Overall, Yusuf characterized the current economic situation as one facing the risk of short-term price instability. Nevertheless, he reassured that the present inflation level remains comfortably within Bank Indonesia’s target range of 2.5% plus or minus 1%. While October’s inflation was indeed relatively higher compared to previous months in 2025, Yusuf asserted that “it has not yet reached extreme levels akin to the high inflation periods experienced pre-pandemic,” providing a crucial context to the current figures.
Despite existing price pressures, economists largely agree that Indonesia’s inflation remains on a safe trajectory. Yusuf projects that the annual inflation rate will stabilize between 2.0% and 2.5% until the end of 2025, consistent with Bank Indonesia’s target. This optimistic projection, however, hinges on the absence of major external shocks, such as a sharp rise in global energy prices or extreme weather disruptions that could severely impact food production.
Adding another layer of analysis, Josua Pardede, Chief Economist at Bank Permata, observed that fiscal and monetary policies increasingly geared towards economic recovery could potentially exert inflationary pressure from the liquidity side, estimated at 0.3-0.5 percentage points. Yet, he believes such pressures can still be mitigated effectively. Josua affirmed that “as long as the output gap remains negative and food and energy supplies are well-maintained, 2025 inflation is expected to stay controlled within the 2.0%-2.5% yoy range.” He also noted that transportation discount policies implemented in the fourth quarter of this year could further help curb seasonal fluctuations.
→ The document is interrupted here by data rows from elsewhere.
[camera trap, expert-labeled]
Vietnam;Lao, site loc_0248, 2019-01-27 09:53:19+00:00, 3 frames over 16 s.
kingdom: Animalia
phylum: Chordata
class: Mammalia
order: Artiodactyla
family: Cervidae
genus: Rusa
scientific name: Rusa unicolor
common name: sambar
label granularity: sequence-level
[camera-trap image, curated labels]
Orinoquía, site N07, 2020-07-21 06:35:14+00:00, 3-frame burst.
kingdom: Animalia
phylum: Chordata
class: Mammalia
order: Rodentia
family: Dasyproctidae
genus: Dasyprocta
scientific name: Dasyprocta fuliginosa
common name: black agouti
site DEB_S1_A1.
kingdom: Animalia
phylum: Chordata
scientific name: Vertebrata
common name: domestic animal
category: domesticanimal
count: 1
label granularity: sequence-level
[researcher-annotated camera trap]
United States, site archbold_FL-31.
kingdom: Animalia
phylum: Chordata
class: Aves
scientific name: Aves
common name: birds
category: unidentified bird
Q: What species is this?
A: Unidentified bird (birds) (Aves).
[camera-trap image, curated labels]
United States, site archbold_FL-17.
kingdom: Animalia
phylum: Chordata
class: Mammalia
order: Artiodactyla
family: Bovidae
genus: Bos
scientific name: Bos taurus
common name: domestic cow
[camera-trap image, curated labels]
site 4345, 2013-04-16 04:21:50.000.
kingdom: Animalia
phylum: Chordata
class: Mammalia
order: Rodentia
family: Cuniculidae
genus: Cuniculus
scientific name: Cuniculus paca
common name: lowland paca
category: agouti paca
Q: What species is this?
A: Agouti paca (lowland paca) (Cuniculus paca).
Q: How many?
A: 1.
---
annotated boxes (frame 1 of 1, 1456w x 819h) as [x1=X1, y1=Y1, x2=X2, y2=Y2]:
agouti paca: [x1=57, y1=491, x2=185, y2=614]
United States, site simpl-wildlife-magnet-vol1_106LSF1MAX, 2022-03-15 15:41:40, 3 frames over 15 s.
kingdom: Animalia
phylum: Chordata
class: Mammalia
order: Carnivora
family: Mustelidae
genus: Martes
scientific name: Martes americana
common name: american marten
Conversely, Josua warned about the persistent risks of global uncertainty, which could depress the rupiah exchange rate and trigger imported inflation. He also highlighted that a smoother food supply and effective agricultural input efficiency policies, such as lowering fertilizer price caps, could surprisingly lead to inflation rates even lower than anticipated.
Considering these multifaceted factors, economists broadly conclude that Indonesia’s inflation in 2025 is poised to remain within a manageable and safe zone. The synergy of prudent fiscal and monetary policies, coupled with robust domestic supply stability, will be paramount in safeguarding public purchasing power amidst ongoing global uncertainties.
Summary
Indonesia’s inflation rate in October 2025 reached 0.28% month-to-month and 2.86% year-on-year, representing the highest October figure since 2021. The personal care and other services expenditure group primarily drove this monthly increase, with gold jewelry identified as the dominant commodity contributor. Core inflation also contributed significantly, propelled by gold jewelry and university tuition fees, though these pressures remain within Bank Indonesia’s established targets.
Economists attribute this inflation surge to global economic uncertainties, particularly volatile commodity prices like gold, and persistent challenges within domestic food supply chains. Despite risks of short-term price instability, they reassure that the current inflation level remains comfortably within Bank Indonesia’s target range. Projections indicate annual inflation will stabilize between 2.0% and 2.5% until the end of 2025, provided there are no major external shocks, positioning Indonesia’s inflation in a manageable and safe zone.